Tuesday, March 30, 2010

Federal Flight Deck Officer Program Improvements

While it persistently exceeds its constitutional authority by bailing out businesses and individuals who are failures and by excessively intruding into free enterprise, the federal government is falling short in one of its most important roles -- that of protecting the people from attack.

The Federal Flight Deck Officer (FFDO) program is an essential part of today's airline security system. Pilots volunteer to obtain training and designation as federal officers -- on their own time and at their own expense -- so they can carry a gun on the aircraft they fly thereby protecting the aircraft from hijacking.

However, the FFDO program is unnecessarily crippled due to various factors including an inadequate budget, flawed policies, and the failure of at least one department of the federal government to do its job.

Armed airline pilots are the most cost-effective aviation counter-terrorism effort, but the FFDO program is constrained from achieving its full potential without legislation addressing these issues:
Budget Inadequacy - Despite a 100-fold growth of the program over the first year’s operation, the FFDO budget remains at the same $22 million it was seven years ago! Because of inadequate funding, the TSA is turning away pilots who want to volunteer in the fight against terrorism. It costs only $15 per flight to have a trained FFDO aboard compared with $3300 for other law enforcement officers.
Standard Law Enforcement Weapons Carriage Protocol - The thousands of Federal Flight Deck Officers that are already on international and domestic flights can meet a call by the president for more federal officers on flights by simply changing their carriage protocol. Currently, FFDOs are required to have their weapons locked whenever outside of the cockpit. This locking requirement, cited by a DHS Inspector General report as being an unsafe practice, prevents FFDOs from serving as counter-terrorism force multipliers when travelling in the cabin or through airport terminals.

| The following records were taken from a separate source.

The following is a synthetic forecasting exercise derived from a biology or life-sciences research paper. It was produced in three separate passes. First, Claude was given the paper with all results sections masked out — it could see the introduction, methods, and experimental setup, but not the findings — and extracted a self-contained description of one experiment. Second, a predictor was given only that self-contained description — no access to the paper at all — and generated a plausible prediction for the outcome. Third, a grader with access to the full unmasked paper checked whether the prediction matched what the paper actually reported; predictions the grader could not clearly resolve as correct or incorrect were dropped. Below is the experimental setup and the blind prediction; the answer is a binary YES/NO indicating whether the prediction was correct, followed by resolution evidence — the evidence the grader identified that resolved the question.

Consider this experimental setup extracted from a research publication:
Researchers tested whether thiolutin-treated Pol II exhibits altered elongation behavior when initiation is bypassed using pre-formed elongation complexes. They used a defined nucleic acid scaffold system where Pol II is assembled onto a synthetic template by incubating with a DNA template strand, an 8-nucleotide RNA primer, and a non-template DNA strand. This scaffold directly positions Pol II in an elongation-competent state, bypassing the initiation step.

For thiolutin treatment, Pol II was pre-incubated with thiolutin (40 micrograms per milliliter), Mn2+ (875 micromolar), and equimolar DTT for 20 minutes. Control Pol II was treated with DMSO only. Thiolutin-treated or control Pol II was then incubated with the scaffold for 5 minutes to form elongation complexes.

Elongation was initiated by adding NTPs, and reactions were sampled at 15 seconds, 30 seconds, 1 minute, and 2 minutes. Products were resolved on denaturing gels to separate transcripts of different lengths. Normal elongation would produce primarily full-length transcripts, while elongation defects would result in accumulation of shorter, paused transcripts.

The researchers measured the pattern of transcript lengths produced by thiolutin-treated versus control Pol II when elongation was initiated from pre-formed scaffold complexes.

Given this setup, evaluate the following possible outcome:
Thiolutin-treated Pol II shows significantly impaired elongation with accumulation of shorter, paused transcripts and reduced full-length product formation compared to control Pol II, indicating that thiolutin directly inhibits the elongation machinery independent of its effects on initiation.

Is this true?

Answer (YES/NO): NO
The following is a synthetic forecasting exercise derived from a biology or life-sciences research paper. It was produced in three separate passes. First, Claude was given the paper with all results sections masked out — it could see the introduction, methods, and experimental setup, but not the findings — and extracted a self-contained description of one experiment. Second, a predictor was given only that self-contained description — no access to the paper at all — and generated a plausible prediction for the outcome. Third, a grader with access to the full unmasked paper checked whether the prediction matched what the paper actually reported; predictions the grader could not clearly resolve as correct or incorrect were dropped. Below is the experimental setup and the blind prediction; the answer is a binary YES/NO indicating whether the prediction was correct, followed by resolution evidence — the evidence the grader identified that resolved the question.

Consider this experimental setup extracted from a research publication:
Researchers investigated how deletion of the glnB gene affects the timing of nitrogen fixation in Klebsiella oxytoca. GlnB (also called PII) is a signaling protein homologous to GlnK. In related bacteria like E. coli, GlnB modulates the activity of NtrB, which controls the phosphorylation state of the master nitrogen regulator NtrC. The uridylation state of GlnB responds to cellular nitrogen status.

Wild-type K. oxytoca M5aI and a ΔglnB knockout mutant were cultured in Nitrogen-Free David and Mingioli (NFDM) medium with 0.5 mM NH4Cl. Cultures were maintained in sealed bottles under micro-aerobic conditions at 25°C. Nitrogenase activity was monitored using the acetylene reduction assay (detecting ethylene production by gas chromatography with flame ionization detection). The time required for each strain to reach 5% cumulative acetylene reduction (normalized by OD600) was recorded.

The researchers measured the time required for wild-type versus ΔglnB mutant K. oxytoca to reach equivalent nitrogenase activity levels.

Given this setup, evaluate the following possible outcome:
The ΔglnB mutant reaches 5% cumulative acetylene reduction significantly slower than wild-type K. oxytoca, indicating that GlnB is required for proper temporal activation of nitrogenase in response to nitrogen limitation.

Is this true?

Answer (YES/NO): NO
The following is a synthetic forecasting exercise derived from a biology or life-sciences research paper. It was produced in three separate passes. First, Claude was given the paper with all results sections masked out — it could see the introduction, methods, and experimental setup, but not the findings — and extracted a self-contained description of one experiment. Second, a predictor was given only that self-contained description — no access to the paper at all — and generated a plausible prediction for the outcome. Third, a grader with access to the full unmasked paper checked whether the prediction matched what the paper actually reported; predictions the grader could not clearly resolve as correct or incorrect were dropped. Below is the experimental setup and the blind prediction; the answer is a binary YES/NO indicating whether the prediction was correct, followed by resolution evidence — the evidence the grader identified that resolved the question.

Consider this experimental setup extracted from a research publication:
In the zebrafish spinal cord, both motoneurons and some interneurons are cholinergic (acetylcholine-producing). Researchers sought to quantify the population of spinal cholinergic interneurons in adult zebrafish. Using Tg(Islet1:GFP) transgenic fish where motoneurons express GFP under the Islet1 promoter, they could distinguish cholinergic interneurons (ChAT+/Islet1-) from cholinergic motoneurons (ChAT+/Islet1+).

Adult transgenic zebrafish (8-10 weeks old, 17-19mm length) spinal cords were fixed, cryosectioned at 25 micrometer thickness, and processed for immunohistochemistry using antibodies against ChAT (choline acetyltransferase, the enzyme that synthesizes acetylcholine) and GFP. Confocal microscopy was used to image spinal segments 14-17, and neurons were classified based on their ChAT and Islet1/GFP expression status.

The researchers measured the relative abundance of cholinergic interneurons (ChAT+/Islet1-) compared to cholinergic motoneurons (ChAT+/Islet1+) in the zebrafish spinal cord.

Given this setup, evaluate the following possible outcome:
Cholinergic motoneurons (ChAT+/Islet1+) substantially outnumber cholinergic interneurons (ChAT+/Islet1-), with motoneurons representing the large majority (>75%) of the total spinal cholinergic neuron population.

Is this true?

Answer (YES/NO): NO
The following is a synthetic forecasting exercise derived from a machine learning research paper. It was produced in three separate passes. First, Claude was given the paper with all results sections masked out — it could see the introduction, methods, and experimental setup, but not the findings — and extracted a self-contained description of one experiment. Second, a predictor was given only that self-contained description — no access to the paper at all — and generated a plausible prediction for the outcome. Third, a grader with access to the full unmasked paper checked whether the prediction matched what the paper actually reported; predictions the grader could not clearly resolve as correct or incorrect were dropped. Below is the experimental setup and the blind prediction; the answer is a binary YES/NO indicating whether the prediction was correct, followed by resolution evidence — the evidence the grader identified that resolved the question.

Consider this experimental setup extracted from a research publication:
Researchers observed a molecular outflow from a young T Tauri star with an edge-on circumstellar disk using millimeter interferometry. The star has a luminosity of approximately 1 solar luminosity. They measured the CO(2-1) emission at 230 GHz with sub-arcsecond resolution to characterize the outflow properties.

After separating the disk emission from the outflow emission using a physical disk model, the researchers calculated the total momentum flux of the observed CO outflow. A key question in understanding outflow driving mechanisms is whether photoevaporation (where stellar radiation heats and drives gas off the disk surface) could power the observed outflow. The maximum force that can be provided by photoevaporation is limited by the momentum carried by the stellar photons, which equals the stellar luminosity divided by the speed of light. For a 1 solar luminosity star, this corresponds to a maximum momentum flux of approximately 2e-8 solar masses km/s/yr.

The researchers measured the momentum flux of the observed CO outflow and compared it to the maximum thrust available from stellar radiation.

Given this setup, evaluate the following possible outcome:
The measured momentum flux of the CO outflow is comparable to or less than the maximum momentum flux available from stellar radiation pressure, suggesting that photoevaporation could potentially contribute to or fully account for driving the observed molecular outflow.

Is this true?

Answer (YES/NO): NO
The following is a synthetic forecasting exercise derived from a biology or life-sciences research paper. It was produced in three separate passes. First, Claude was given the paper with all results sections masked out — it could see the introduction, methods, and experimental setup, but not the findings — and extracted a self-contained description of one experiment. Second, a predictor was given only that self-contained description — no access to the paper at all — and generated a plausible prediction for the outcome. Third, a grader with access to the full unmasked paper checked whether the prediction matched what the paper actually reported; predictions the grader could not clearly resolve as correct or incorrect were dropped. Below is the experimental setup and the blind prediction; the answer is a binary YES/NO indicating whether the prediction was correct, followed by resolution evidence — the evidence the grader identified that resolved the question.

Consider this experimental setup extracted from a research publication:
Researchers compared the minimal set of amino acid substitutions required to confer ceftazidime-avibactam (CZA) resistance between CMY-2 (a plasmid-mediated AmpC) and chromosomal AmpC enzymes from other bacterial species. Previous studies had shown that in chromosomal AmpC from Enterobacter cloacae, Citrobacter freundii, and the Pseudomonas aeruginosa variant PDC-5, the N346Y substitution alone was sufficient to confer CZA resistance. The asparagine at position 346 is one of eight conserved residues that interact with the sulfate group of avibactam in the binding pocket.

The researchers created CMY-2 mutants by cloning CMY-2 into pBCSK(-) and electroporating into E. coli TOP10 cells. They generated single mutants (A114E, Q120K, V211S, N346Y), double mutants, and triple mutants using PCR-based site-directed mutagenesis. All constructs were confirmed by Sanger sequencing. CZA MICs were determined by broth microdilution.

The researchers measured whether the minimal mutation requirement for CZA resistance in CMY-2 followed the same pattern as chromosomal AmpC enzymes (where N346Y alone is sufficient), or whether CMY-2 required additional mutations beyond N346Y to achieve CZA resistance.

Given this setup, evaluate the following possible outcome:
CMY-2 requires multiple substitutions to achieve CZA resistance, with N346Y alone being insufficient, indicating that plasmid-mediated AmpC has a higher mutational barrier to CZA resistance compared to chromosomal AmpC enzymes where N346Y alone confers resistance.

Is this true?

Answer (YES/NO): YES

A DHS working group has determined that a mere 8-12 hour training period would provide any additional instruction needed.
International Flight Restrictions - The flights that pose the greatest aviation terrorism threat are those on international routes. When a pilot has just one international segment on a 5-day trip, he generally finds it impractical to carry his duty firearm for the entire trip because of the international restriction on that one segment. That leaves every flight he operates unprotected because of the current international restrictions. While the law establishing the FFDO program specifically authorizes FFDOs to perform their mission on international flights, the State Department has failed to negotiate pertinent agreements with any foreign nation.

Congress and the Whitehouse must ensure these problems are resolved immediately.

In a letter to Congress, the National Association of Police Organizations (NAPO) has also addressed some of the long-standing deficiencies in the FFDO program. Congress and the Whitehouse must take the necessary actions to remedy these deficiencies immediately.